TASK OBJECTIVE: Quote the records below word for word, from the line containing "Of the options given as" through the line containing "[158,218] → [136,164] → [91,163]".

··· DATASET

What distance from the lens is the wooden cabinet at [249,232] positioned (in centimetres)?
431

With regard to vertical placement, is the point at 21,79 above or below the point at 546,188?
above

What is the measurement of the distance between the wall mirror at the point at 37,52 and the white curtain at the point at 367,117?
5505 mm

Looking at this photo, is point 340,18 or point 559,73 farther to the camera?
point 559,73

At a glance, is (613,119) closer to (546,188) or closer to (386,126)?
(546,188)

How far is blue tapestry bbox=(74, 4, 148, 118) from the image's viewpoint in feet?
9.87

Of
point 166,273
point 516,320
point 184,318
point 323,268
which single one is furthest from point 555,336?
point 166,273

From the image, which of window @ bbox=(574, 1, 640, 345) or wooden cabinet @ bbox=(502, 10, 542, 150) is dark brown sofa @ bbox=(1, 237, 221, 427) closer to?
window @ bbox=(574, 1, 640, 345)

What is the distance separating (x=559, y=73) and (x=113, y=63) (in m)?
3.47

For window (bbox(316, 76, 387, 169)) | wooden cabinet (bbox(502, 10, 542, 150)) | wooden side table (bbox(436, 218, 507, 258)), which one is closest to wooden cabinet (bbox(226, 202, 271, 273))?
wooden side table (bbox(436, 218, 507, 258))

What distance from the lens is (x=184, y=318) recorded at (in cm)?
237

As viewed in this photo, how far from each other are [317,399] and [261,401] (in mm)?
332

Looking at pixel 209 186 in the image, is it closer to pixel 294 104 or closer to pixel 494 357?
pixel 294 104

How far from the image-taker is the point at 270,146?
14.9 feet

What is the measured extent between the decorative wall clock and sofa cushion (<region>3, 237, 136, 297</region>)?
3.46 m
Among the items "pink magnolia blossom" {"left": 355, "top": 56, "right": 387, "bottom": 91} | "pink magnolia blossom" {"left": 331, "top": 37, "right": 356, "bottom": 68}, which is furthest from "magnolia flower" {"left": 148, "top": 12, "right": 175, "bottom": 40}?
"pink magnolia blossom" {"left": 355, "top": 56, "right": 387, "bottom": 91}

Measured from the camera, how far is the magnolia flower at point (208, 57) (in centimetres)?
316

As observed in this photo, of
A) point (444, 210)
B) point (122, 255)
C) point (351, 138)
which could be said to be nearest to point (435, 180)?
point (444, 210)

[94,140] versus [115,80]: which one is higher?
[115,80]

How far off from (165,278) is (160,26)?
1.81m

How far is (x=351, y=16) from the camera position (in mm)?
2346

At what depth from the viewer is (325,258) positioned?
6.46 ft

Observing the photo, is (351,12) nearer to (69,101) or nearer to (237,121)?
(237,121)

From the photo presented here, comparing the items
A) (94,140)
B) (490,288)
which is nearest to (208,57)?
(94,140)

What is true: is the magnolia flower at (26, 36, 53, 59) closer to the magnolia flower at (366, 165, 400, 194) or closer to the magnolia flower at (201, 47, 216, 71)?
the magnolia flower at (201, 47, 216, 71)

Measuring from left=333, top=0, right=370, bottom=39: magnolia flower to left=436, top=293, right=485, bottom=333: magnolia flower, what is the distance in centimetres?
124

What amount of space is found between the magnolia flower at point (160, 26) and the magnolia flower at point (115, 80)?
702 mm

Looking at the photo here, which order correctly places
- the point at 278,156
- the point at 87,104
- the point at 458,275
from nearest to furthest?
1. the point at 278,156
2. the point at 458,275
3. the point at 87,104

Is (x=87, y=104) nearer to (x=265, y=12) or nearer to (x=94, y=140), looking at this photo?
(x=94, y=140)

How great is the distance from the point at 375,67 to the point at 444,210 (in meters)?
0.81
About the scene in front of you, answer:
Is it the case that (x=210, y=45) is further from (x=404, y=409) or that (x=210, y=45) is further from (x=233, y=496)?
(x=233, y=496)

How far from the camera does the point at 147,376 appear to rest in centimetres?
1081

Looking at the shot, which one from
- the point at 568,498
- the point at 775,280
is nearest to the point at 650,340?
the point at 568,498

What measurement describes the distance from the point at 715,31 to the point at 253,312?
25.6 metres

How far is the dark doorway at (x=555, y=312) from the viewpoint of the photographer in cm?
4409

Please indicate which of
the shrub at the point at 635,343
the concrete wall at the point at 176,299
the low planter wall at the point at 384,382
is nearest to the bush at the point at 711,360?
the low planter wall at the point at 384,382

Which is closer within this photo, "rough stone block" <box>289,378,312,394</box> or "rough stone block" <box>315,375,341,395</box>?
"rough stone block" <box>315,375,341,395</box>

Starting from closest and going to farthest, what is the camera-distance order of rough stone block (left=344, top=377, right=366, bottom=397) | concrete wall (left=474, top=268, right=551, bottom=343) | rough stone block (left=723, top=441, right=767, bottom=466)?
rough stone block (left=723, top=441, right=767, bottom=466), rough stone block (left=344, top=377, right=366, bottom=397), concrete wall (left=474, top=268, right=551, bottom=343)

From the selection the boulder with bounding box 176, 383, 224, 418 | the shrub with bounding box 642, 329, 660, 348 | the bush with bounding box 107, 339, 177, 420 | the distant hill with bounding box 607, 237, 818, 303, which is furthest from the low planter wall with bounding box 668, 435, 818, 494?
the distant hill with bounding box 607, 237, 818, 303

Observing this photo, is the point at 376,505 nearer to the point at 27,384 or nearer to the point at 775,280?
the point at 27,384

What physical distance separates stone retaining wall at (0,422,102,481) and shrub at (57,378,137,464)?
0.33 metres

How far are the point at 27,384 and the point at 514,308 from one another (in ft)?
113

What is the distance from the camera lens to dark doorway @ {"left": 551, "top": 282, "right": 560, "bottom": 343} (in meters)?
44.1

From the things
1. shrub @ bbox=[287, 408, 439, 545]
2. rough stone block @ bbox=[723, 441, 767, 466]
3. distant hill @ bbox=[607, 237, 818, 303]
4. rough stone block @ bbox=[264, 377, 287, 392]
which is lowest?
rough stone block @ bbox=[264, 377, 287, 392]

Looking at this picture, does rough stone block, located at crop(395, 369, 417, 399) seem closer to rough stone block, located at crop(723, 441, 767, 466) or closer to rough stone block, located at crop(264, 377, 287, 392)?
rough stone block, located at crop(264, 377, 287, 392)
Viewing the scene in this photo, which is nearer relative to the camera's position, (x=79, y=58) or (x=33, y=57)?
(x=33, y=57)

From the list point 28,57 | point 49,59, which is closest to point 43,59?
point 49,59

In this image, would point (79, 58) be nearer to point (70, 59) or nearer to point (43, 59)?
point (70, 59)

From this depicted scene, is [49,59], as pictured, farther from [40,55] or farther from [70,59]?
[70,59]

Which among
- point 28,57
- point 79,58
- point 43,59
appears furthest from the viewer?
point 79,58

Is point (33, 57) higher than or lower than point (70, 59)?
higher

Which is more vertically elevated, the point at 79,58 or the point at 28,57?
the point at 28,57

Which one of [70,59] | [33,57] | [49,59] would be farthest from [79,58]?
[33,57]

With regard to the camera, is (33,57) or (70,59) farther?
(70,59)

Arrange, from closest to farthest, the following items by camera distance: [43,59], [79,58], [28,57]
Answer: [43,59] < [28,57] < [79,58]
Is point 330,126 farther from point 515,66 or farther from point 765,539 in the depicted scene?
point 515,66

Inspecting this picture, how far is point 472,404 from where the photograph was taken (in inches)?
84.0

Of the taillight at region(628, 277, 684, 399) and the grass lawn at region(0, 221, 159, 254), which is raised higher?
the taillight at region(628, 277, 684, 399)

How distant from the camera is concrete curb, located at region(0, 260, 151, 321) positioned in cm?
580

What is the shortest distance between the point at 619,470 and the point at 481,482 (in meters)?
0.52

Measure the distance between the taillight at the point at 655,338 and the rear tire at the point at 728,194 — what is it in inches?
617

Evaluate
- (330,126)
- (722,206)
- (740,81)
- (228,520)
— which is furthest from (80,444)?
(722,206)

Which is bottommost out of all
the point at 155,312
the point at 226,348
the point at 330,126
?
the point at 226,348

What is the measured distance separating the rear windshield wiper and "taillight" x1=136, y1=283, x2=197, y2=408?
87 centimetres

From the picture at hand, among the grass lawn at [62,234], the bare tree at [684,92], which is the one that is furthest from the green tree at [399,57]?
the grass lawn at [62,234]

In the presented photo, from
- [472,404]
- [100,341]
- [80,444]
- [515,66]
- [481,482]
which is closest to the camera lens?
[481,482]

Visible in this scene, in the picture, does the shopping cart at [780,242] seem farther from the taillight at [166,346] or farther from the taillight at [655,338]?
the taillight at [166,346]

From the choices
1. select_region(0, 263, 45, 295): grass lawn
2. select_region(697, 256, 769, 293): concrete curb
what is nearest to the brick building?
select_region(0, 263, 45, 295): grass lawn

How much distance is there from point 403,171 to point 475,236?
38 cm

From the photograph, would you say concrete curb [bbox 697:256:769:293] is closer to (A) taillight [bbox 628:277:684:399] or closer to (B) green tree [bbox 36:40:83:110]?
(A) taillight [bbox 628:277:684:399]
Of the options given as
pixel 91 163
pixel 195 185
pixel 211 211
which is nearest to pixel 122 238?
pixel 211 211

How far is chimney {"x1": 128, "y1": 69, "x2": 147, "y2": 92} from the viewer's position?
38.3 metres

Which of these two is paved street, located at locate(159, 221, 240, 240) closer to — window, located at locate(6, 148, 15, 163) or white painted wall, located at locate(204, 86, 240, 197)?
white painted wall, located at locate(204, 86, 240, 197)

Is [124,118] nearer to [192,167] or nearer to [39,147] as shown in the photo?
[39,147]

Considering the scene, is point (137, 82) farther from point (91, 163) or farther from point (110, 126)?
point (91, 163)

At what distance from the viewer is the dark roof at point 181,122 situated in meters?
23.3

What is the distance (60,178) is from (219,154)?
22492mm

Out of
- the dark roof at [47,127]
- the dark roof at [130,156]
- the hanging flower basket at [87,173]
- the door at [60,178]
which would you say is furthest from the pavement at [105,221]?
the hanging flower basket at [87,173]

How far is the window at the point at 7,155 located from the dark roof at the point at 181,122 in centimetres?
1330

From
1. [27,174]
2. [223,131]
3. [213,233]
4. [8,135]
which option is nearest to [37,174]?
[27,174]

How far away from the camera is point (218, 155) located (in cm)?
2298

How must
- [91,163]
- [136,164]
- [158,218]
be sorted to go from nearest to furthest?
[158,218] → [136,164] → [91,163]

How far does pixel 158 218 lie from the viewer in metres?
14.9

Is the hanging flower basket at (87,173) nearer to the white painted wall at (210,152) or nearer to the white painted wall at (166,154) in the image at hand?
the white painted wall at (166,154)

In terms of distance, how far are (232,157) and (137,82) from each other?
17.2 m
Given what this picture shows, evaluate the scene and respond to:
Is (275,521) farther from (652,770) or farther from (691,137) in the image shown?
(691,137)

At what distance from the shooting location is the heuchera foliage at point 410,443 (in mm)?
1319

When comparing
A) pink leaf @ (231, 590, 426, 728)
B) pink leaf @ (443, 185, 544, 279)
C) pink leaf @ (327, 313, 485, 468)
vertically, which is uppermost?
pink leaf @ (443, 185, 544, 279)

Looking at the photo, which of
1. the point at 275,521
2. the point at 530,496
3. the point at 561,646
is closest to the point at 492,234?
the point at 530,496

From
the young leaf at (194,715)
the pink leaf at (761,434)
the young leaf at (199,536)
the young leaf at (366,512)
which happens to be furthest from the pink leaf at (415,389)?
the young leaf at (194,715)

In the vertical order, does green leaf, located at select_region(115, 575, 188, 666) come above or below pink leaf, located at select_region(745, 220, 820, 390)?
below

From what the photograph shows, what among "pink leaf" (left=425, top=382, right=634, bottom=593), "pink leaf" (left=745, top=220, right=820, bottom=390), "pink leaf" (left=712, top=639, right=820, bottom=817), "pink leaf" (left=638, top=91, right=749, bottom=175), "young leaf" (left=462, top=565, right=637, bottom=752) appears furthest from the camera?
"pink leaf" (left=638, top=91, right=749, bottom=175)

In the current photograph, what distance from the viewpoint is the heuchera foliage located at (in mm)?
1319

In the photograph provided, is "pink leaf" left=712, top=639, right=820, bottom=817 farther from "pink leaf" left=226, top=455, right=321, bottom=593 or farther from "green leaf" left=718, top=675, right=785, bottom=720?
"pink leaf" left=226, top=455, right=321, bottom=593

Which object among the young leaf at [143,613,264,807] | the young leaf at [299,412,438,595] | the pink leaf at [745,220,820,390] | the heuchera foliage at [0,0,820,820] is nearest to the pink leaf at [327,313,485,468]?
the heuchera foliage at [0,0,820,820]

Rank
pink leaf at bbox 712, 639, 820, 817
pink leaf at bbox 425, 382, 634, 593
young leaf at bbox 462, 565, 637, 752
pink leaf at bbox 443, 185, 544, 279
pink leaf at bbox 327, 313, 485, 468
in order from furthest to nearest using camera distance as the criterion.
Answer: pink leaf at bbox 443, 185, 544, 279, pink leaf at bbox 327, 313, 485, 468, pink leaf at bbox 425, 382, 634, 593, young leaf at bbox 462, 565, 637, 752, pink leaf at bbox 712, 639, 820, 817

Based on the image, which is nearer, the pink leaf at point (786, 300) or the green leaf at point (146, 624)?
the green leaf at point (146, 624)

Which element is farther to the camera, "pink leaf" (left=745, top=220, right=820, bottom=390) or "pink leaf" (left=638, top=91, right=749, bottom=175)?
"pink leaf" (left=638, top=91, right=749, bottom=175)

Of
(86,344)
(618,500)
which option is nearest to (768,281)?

······

IN RESPONSE:
Of the options given as
pixel 91 163
pixel 195 185
pixel 211 211
which is nearest to pixel 122 238?
pixel 211 211

How far is chimney {"x1": 128, "y1": 69, "x2": 147, "y2": 92} from the viewer's position?
38.3 metres

Which of these two is paved street, located at locate(159, 221, 240, 240) closer to — window, located at locate(6, 148, 15, 163) or white painted wall, located at locate(204, 86, 240, 197)?
white painted wall, located at locate(204, 86, 240, 197)

Is [124,118] nearer to [192,167] or nearer to [39,147] as shown in the photo?
[39,147]

Considering the scene, is point (137, 82) farther from point (91, 163) or farther from point (110, 126)?
point (91, 163)

At what distance from the viewer is the dark roof at point 181,122 situated in meters?
23.3

What is the distance (60,178) is from (219,154)?
22492mm

Out of
- the dark roof at [47,127]
- the dark roof at [130,156]
- the hanging flower basket at [87,173]
- the door at [60,178]
which would you say is furthest from the pavement at [105,221]?
the hanging flower basket at [87,173]

How far is the window at the point at 7,155 located from the dark roof at the point at 181,122 in centimetres?
1330

From
1. [27,174]
2. [223,131]
3. [213,233]
4. [8,135]
which option is nearest to [37,174]?
[27,174]

How far away from the camera is point (218, 155) located (in cm)?
2298

How must
- [91,163]
- [136,164]
- [158,218]
be sorted to go from nearest to furthest?
[158,218] → [136,164] → [91,163]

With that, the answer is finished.